Set problem 1:
Answer these from the letter about the European Commission social economy report:
(a) Who wrote the letter?
(b) How long is the Executive Summary said to be?
(c) On which page does the report propose its new working definition?
Set problem 2: The letter about the social economy report quotes a definition. According to its first sentence, list everything the enterprises produce or provide through the market.
Set problem 3: Continue the letter about the social economy report from the point after the quoted definition.

New Europen Commisson Report on the Social Economy

New Europen Commisson Report on the Social Economy
Letter from Michael Roy

Dear Laurence,

New report published by the European Commission called ‘Social Economy in the European Union’: http://www.eesc.europa.eu/resources/docs/12_368-gr3-env2.pdf

This is the Executive Summary for the main report and in itself is over 60 pages long(!) but it has quite a nice potted history of the social economy and thus of the pre-history of the social enterprise movement.

On page 17 the report interestingly proposes a new ‘working definition’ for the social economy:

“The set of private, formally-organised enterprises, with autonomy of decision and freedom of membership, created to meet their members’ needs through the market by producing goods and providing services, insurance and finance, where decision-making and any distribution of profits or surpluses among the members are not directly linked to the capital or fees contributed by each member, each of whom has one vote, or at all events take place through democratic and participatory decision-making processes. The social economy also includes private, formally organised organisations with autonomy of decision and freedom of membership that produce non-market services for households and whose surpluses, if any, cannot be appropriated by the economic agents that create, control or finance them.” (p17)

Material shown:
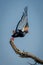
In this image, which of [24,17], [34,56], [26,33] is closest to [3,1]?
[24,17]

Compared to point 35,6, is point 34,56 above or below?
below

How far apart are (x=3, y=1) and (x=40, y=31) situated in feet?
1.84

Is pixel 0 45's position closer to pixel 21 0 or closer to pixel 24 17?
pixel 24 17

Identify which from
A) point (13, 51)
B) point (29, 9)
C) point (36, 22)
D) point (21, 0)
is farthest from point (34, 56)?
point (21, 0)

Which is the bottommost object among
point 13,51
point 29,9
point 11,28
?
point 13,51

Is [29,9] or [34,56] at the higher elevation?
[29,9]

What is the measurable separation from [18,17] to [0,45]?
385 mm

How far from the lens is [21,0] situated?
69.0 inches

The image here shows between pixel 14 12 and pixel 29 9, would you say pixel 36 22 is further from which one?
pixel 14 12

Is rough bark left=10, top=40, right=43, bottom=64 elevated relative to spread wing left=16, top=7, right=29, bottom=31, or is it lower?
lower

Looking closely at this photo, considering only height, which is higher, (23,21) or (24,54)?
(23,21)

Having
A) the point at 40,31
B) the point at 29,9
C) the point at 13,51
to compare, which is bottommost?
the point at 13,51

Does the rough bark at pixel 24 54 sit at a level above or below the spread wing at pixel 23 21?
below

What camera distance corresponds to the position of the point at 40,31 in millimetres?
1767
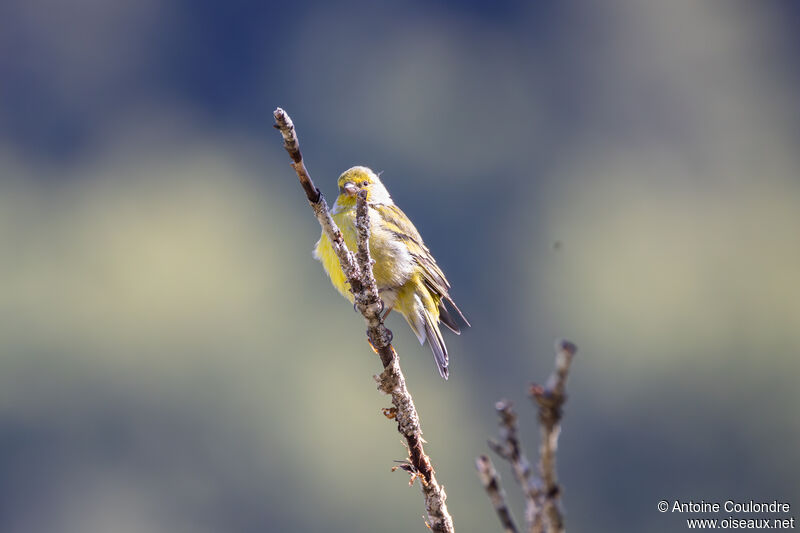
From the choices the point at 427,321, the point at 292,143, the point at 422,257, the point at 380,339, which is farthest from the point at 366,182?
the point at 292,143

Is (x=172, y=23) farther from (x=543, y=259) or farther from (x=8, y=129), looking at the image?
(x=543, y=259)

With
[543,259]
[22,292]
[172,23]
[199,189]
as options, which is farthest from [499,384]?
[172,23]

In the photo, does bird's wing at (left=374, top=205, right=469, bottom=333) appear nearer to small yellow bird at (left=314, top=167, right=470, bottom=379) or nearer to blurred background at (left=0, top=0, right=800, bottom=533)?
small yellow bird at (left=314, top=167, right=470, bottom=379)

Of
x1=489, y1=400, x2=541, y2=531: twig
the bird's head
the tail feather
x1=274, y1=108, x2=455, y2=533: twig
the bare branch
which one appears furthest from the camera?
the bird's head

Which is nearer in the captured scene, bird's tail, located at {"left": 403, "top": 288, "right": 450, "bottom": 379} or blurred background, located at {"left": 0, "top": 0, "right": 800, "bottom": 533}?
bird's tail, located at {"left": 403, "top": 288, "right": 450, "bottom": 379}

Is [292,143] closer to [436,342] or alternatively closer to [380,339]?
[380,339]

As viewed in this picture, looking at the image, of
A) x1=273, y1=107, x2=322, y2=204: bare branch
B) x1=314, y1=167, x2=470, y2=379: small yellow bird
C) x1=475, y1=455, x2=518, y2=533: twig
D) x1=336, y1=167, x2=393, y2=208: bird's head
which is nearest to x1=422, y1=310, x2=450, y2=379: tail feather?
x1=314, y1=167, x2=470, y2=379: small yellow bird

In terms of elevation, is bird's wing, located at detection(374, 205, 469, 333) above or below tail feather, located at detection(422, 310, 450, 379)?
above

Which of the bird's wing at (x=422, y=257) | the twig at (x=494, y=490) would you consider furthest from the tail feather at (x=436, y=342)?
the twig at (x=494, y=490)
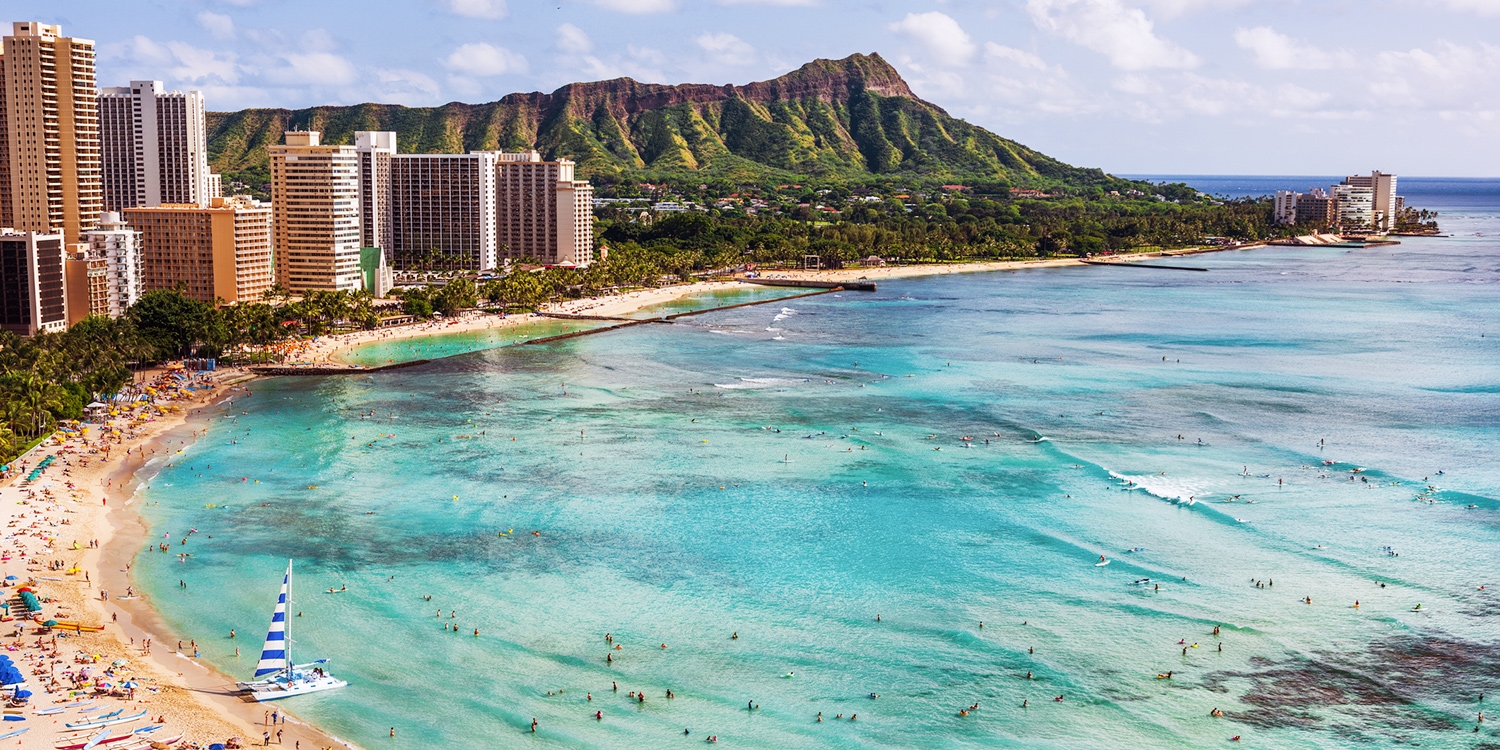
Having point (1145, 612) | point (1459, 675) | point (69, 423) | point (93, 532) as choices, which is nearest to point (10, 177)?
point (69, 423)

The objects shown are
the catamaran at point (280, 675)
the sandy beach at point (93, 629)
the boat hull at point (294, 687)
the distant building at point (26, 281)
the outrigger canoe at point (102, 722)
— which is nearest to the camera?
the outrigger canoe at point (102, 722)

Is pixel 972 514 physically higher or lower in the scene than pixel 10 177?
lower

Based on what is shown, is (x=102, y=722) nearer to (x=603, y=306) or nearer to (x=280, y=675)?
(x=280, y=675)

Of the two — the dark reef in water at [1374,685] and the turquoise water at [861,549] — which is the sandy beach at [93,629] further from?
the dark reef in water at [1374,685]

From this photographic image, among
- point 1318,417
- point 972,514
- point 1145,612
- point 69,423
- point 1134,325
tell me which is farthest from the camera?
point 1134,325

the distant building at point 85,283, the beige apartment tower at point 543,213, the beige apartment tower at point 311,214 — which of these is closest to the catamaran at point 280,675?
the distant building at point 85,283

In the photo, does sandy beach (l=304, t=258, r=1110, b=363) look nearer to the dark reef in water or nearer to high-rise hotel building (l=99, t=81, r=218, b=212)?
high-rise hotel building (l=99, t=81, r=218, b=212)

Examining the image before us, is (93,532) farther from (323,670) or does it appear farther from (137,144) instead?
(137,144)

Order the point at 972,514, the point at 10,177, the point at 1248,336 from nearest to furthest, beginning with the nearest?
the point at 972,514, the point at 10,177, the point at 1248,336
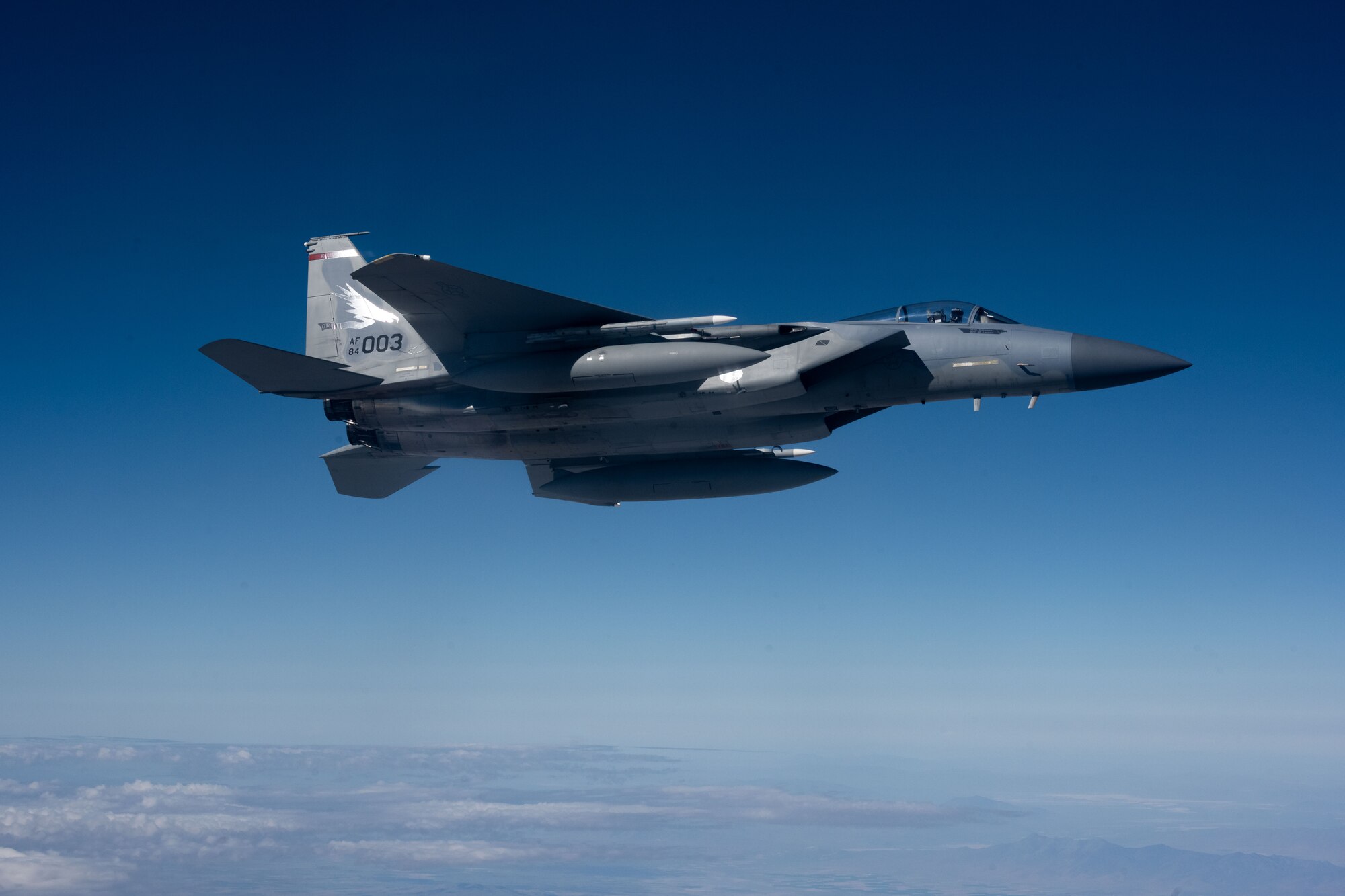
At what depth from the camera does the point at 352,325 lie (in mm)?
19266

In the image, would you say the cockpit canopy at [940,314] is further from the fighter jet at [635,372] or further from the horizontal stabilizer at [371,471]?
the horizontal stabilizer at [371,471]

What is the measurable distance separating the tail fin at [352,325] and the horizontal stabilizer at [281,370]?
0.82m

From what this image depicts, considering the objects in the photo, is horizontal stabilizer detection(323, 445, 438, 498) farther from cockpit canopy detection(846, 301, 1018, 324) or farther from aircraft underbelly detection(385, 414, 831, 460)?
cockpit canopy detection(846, 301, 1018, 324)

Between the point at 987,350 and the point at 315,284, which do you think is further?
the point at 315,284

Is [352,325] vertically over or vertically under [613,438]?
over

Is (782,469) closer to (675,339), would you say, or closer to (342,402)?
(675,339)

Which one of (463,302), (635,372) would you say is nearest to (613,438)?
(635,372)

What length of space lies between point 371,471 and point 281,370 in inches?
186

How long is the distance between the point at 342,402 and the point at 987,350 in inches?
502

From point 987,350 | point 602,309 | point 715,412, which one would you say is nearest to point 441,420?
point 602,309

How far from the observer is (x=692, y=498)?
19234 mm

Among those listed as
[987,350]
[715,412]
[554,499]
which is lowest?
[554,499]

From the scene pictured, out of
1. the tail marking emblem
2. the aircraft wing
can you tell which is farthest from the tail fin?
the aircraft wing

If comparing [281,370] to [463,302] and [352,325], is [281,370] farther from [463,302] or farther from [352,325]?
[463,302]
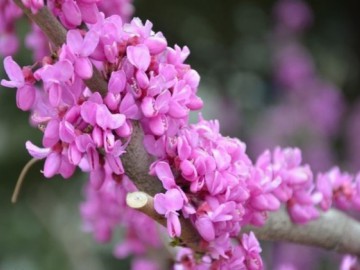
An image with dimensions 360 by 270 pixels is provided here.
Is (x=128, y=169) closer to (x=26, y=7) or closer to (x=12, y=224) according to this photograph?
(x=26, y=7)

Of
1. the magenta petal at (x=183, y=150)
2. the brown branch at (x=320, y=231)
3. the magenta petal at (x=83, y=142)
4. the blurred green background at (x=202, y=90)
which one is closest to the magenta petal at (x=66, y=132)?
the magenta petal at (x=83, y=142)

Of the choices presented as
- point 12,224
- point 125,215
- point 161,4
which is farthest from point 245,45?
point 125,215

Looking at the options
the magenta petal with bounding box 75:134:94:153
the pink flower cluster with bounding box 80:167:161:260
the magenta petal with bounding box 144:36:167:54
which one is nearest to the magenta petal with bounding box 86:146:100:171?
the magenta petal with bounding box 75:134:94:153

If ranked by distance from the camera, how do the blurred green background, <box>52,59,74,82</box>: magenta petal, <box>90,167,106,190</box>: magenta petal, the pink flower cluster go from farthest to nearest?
the blurred green background → the pink flower cluster → <box>90,167,106,190</box>: magenta petal → <box>52,59,74,82</box>: magenta petal

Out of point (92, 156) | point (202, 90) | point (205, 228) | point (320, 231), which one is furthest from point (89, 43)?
point (202, 90)

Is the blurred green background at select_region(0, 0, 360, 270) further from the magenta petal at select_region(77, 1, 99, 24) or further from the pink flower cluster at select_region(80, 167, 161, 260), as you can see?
the magenta petal at select_region(77, 1, 99, 24)
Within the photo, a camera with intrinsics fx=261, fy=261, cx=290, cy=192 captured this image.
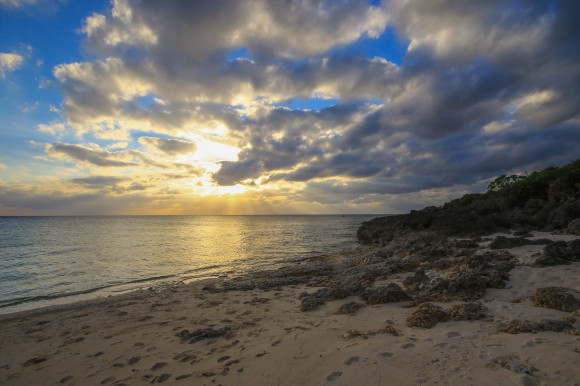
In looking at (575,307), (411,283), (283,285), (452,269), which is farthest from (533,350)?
(283,285)

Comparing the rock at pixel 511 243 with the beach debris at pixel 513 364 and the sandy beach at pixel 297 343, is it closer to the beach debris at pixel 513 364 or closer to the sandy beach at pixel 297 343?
the sandy beach at pixel 297 343

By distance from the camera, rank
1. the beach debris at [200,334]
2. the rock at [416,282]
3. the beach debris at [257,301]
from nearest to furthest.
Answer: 1. the beach debris at [200,334]
2. the rock at [416,282]
3. the beach debris at [257,301]

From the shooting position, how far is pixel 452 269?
8859 mm

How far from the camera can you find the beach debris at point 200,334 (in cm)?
630

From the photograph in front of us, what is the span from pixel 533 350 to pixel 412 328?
190 cm

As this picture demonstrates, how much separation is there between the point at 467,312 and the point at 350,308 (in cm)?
263

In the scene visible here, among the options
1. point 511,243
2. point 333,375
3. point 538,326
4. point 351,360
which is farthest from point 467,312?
point 511,243

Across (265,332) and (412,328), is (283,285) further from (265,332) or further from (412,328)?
(412,328)

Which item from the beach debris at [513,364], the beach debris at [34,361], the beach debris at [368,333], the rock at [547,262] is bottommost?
the beach debris at [34,361]

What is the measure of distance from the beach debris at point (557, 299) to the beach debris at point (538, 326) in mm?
849

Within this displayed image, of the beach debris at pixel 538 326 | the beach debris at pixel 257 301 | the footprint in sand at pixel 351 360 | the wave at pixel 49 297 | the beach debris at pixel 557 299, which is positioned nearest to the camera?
the footprint in sand at pixel 351 360

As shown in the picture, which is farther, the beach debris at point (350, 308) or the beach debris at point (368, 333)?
the beach debris at point (350, 308)

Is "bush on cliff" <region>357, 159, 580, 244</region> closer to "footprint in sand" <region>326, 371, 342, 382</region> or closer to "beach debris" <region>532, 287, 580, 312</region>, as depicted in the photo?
"beach debris" <region>532, 287, 580, 312</region>

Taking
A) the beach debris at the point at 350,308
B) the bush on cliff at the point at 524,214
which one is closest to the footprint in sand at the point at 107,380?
the beach debris at the point at 350,308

Response 1:
(a) Michael Roy
(b) Over 60 pages
(c) Page 17

Response 2:
- Goods
- Services
- Insurance
- Finance

Response 3:
At the foot of the page it says that they are “organisations of people who conduct an activity with the main purpose of meeting the needs of people rather than remunerating capitalist investors.” (p17) and page 18 provides further detail.

The upshot is that I think this is broadly consistent with the SENSCOT criteria for a social enterprise (okay, it has a larger focus on democratic decision-making but that has never been emphasised in the UK as much as it has been  on mainland Europe) It’s also very similar to the EMES definition, but Roger Spear from the Open University, who’s been involved in EMES from the start, was one of the advisors, so that’s to be expected.

But it might cause some difficulty for our chums down south though! How, for instance, does it chime with the “social investment” movement (I put it in quotes because I think it’s actually straightforward financial investment (i.e. “remunerating capitalist investors”) into the social economy, rather than helping to meet the needs of people.)

Just thought I’d throw it in as the latest example of where Europe is heading seems not to be the same direction that Cameron (and his new pals SEUK, ACEVO, NCVO and all the other organisations that signed up to support the Government’s policies to reduce the deficit and promote welfare reform) seem to be heading down.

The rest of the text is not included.